Studio album by Kai Winding and J. J. Johnson
- Released: 1960
- Recorded: October 3 and November 2, 4 & 8, 1960 Van Gelder Studio, Englewood Cliffs
- Genre: Jazz
- Length: 42:12
- Label: Impulse! A-1
- Producer: Creed Taylor

Kai Winding chronology
| Dance to the City Beat (1959) | The Great Kai & J. J. (1961) | The Incredible Kai Winding Trombones (1961) |

J. J. Johnson chronology
| J.J. Inc. (1960) | The Great Kai & J. J. (1961) | A Touch of Satin (1961) |

= The Great Kai & J. J. =

The Great Kai & J. J. is an album by American jazz trombonists Kai Winding and J. J. Johnson featuring performances recorded in 1960 as the first release for the Impulse! label (A-1 for the mono LP, AS-1 for the stereo one).

==Reception==
The Penguin Guide comments that this release, recorded in 1960, "was a commercially motivated reunion, some time after the partnership had been amicably dissolved." It goes on to compliment the musicianship, paying particular notice to Bill Evans' playing, which gives it the feel of "a proper group project rather than a trombone feature with accompaniment."
Scott Yanow of AllMusic stated "the music still sounds fresh and lively".

• • • • •

Who produced the album described in the album entry? The listing has no connection to the album entry.

• • • • •

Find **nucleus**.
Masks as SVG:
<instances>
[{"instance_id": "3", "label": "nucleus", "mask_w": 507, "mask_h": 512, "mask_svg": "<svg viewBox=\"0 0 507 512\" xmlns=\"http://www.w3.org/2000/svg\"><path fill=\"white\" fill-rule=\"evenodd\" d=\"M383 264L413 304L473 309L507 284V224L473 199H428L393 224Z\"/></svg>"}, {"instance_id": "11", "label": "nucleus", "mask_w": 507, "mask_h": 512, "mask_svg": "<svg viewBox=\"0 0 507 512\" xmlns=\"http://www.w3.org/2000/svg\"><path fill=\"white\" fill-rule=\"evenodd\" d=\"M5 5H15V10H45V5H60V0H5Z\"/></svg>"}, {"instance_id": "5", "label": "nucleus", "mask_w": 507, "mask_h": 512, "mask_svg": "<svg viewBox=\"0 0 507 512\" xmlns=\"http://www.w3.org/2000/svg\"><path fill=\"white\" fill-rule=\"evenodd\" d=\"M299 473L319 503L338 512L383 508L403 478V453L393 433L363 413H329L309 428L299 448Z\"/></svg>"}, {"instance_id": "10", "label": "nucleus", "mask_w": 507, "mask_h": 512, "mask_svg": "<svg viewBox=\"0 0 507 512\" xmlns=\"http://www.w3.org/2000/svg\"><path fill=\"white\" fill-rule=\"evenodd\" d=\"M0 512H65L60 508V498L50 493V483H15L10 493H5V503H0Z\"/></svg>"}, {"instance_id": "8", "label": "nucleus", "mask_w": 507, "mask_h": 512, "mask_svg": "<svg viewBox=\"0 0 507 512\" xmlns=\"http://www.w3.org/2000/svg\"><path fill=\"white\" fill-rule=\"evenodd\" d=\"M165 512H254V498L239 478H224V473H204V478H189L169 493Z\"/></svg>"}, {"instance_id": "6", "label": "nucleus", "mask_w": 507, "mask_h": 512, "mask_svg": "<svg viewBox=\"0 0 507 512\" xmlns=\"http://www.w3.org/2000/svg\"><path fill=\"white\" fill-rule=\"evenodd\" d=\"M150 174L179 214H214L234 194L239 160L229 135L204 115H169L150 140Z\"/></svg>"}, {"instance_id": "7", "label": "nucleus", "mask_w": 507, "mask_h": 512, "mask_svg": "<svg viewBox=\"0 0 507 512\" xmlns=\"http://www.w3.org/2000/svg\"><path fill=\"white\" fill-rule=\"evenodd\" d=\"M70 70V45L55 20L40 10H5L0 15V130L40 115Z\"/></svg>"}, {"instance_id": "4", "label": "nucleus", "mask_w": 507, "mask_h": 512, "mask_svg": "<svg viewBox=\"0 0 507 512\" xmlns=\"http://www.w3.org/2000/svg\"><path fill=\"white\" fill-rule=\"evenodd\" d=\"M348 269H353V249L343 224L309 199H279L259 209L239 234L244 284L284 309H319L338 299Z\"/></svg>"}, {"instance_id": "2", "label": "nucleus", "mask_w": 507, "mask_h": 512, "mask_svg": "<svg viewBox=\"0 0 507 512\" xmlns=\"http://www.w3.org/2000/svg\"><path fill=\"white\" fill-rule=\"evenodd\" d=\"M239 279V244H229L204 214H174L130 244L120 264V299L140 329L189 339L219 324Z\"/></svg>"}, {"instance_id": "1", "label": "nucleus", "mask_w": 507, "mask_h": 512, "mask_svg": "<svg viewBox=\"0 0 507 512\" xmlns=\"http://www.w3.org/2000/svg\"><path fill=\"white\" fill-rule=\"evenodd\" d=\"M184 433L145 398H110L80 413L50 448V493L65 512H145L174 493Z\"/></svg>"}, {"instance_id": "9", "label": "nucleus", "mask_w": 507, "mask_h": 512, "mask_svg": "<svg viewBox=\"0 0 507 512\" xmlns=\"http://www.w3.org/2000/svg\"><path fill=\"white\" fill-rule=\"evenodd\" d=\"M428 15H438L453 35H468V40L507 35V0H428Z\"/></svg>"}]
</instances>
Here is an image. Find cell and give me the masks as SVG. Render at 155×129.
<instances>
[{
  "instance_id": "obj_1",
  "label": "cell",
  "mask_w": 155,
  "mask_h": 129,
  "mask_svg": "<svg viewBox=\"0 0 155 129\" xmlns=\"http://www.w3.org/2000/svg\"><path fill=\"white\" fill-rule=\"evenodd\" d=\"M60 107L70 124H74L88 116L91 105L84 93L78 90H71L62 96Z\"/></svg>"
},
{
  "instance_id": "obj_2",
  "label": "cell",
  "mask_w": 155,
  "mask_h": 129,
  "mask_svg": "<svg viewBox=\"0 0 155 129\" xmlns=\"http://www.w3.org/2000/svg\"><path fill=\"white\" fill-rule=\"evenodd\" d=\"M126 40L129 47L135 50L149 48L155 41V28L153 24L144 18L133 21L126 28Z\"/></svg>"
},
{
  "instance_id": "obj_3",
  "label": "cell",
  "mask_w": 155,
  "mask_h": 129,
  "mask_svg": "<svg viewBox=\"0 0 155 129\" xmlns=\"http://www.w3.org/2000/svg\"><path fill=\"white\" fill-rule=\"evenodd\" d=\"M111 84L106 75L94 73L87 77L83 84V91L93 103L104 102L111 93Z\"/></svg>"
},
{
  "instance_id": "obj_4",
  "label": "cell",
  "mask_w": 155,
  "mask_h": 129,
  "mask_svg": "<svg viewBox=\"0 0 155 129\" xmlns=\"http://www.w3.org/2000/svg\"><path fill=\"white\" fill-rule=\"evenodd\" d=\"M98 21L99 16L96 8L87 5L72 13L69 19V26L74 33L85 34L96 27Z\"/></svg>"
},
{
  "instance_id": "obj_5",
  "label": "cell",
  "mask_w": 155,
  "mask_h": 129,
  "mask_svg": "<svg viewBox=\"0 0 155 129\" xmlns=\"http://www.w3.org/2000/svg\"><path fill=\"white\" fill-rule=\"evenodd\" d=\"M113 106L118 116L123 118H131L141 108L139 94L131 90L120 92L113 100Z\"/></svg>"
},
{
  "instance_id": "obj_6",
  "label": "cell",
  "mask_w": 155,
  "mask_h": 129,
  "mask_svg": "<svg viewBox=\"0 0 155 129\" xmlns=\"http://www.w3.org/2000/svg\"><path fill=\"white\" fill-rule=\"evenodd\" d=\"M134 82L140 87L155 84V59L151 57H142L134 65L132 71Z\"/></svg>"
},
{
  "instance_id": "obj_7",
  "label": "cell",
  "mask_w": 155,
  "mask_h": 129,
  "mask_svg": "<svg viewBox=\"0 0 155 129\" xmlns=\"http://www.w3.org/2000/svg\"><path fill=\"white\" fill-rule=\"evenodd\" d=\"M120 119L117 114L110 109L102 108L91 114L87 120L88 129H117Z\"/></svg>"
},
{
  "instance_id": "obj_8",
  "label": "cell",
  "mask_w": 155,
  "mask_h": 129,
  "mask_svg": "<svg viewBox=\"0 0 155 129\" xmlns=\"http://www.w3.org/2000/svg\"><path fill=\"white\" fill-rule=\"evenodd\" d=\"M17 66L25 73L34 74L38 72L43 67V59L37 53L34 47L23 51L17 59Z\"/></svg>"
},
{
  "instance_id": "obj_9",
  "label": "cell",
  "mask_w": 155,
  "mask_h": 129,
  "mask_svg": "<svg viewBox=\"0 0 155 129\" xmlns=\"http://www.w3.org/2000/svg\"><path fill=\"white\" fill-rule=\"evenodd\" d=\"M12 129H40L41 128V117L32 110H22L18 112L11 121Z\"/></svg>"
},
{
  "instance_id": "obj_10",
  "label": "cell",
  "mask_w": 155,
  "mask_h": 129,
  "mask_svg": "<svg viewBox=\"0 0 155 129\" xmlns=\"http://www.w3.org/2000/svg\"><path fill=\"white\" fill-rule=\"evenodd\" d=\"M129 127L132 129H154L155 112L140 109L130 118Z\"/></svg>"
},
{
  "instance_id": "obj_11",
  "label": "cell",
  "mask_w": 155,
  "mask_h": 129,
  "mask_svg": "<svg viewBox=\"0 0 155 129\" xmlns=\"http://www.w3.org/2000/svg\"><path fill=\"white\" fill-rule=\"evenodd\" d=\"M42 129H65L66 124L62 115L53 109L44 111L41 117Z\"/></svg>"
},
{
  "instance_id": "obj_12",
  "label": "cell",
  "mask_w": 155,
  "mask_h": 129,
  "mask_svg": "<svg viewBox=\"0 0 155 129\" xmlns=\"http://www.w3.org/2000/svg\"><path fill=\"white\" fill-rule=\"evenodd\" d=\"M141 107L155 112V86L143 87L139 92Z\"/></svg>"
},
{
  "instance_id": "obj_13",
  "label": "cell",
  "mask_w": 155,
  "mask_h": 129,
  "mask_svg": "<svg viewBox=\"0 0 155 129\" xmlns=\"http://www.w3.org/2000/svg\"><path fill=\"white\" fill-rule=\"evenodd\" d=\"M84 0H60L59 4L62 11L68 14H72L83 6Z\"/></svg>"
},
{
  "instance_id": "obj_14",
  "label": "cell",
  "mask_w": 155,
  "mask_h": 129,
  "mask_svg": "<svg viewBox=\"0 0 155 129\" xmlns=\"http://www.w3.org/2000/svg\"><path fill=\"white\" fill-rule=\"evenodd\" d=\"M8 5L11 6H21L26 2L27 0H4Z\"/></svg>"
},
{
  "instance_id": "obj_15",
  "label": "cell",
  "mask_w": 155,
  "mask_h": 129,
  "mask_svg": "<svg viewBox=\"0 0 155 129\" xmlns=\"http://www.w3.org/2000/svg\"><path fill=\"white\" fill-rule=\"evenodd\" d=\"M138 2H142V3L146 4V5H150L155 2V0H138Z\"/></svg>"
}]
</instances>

• • • • •

Solution.
Creed Taylor